Türk Medeni Kanunu’nun 206. Maddesine göre eşlerin mevcut mal rejimini mal ayrılığı rejimine dönüştürebilmeleri için haklı sebebin varlığı aranmaktadır. Haklı nedenler şu şekilde sıralanabilmektedir;
- Eşin, mal varlığının borca batık olması veya ortaklıktaki payının haczedilmiş olması,
- Eşin, ortaklığın menfaatlerini tehlikeye düşürmüş olması
- Eşin, ortaklığın malları üzerinde bir tasarruf işleminin yapılması için gereken rızasını haklı bir sebep olmaksızın esirgemesi,
- Eşin, diğer eşe malvarlığı, geliri, borçları veya ortaklık malları hakkında bilgi vermekten kaçınması
- Eşin, sürekli olarak ayırt etme gücünden yoksun olması.
Mal rejiminin mal ayrılığı rejimine dönüşmesini isteyen eşin öncelikli olarak haklı bir sebebi olmalıdır. Haklı bir sebebe dayanarak dava açan eş, bu sebebi kanıtlayacak ve mahkemede ispat yükünü üzerine alacaktır. Her ne kadar hâkimin bu hususta takdir hakkı da olsa sadece iddia ile mahkemeden dönüşme kararı verilmesi beklenemeyecektir.
MK 210’a göre, “Mal ortaklığını kabul etmiş eşlerden birine karşı icra takibinde bulunan alacaklı, haczin uygulanmasında zarara uğrarsa, hâkimden mal ayrılığına karar verilmesini isteyebilir. Bu durumda alacaklının istemi her iki eşe yöneltilir. Yetkili mahkeme, borçlunun yerleşim yeri mahkemesidir.
Mal ayrılığına karar verme ve sona eren mal rejimini tasfiye etme bakımından yetkili mahkeme “eşlerden herhangi birinin yerleşim yeri mahkemesidir.” Görevli Mahkeme ise Aile Mahkemesi veya Aile Mahkemesinin bulunmadığı yerlerde bu işle görevlendirilmiş Asliye Hukuk Mahkemesidir.

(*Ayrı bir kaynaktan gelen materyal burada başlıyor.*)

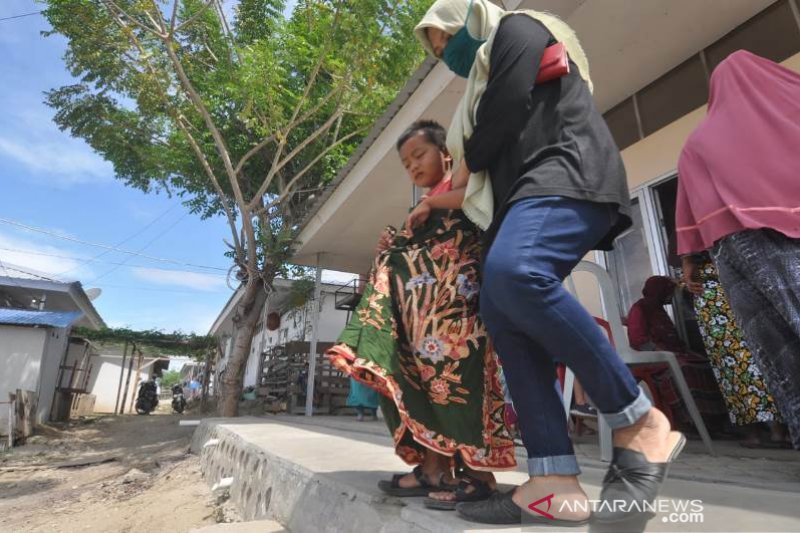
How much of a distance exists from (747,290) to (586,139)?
0.93 meters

Olağanüstü mal rejimine geçişle sona eren mal rejimi tasfiye edilir.
Paylaşmalı Olan Mal Ayrılığı Rejimi
Paylaşmalı mal ayrılığı rejimi Türk Hukuk Sistemine özgü bir mal ayrılığı rejimidir. Burada da tıpkı mal ayrılığı rejiminde olduğu gibi her eş sahibi olduğu mal üzerinde tasarruf yetkisine sahiptir. Buradaki fark eşlerin sahip oldukları mal varlığı değerlerinden bir kısmının hangi eşe ait olduğu tespit edilemiyorsa bu mal üzerinde iki tarafın paylı mülkiyeti var olarak kabul edilir. Taraflardan birisinin mal üzerinde hak iddia etmesi durumunda bu iddiayı ispatlaması gerekir.

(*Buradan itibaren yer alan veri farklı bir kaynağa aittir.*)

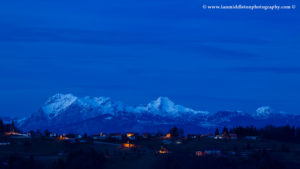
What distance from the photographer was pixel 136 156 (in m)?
162

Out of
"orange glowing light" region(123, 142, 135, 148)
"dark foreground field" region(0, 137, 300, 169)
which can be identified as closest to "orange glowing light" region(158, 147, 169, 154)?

Paylaşmalı mal ayrılığı rejiminde hangi tarafa ait olduğu belirlenememiş olan malların tasfiyesinden sonra her eş mal varlığının değerini isteyebilir. Malın tasfiyesini engelleyecek bir durum ise bu malın kullanımından üstün yarar sağlayan kişinin talebiyle malın tasfiyesinde ortaya çıkacak maddi değerden karşı tarafa düşen pay oranında ödeme, mal tasfiyesi yapılmadan karşı tarafa verilebilmektedir. Örneğin eşlerin ortak aldıkları bir ticari araç olması durumunda ticari araçtan üstün fayda sağlayan kişi, bu aracın satışı yerine, eşine düşen değer oranında ödeme yapabilir. Mal ayrılığı rejiminde taraflardan birisinin edindiği mala katkıda bulunan diğer işbu katkısı oranında pay isteyebilmektedir.

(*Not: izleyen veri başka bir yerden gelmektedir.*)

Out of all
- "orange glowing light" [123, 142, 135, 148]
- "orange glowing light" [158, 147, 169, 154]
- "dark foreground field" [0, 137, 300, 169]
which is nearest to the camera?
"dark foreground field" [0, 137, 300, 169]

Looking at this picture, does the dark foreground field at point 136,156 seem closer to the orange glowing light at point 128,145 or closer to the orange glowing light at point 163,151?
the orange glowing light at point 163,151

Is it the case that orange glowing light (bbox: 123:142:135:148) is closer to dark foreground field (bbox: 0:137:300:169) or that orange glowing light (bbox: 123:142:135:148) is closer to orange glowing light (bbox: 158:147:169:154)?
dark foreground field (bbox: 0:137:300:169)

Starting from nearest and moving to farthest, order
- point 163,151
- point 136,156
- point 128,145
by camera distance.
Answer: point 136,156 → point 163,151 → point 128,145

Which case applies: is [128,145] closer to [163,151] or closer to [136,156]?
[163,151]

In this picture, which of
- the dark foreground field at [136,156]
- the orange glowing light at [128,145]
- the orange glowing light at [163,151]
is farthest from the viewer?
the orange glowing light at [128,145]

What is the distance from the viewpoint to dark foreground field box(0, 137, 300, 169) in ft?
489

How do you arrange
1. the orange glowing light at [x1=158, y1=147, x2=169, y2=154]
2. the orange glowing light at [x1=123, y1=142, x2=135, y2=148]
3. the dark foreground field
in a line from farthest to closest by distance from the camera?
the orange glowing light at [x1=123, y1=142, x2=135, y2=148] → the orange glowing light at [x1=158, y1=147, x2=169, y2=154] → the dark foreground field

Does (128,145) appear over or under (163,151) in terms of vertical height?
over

Bu mal rejiminde, boşanma sürecinde mal paylaşımı yapılırken taraflardan birisinin kötü niyetli olup katkı oranında karşı tarafın pay alabileceği malları elden çıkarması durumunda mahkeme hakkaniyet gereği katkı oranında bir tazminata hükmedebilmektedir. Örneğin eşlerin ortak aldığı evi, boşanma sürecinde satarak karşı tarafın payını almasını kötü niyetli olarak engelleyen birey, bu oranda tazminat ödeyebilmektedir. Mevcut mal rejiminin haklı sebeplere dayanılarak mal ayrılığı rejimine dönüştürülmesi için açılacak davada görevli mahkeme Aile Mahkemesidir. Yetkili mahkeme ise eşlerden herhangi birisinin yerleşim yeri mahkemesi olacaktır.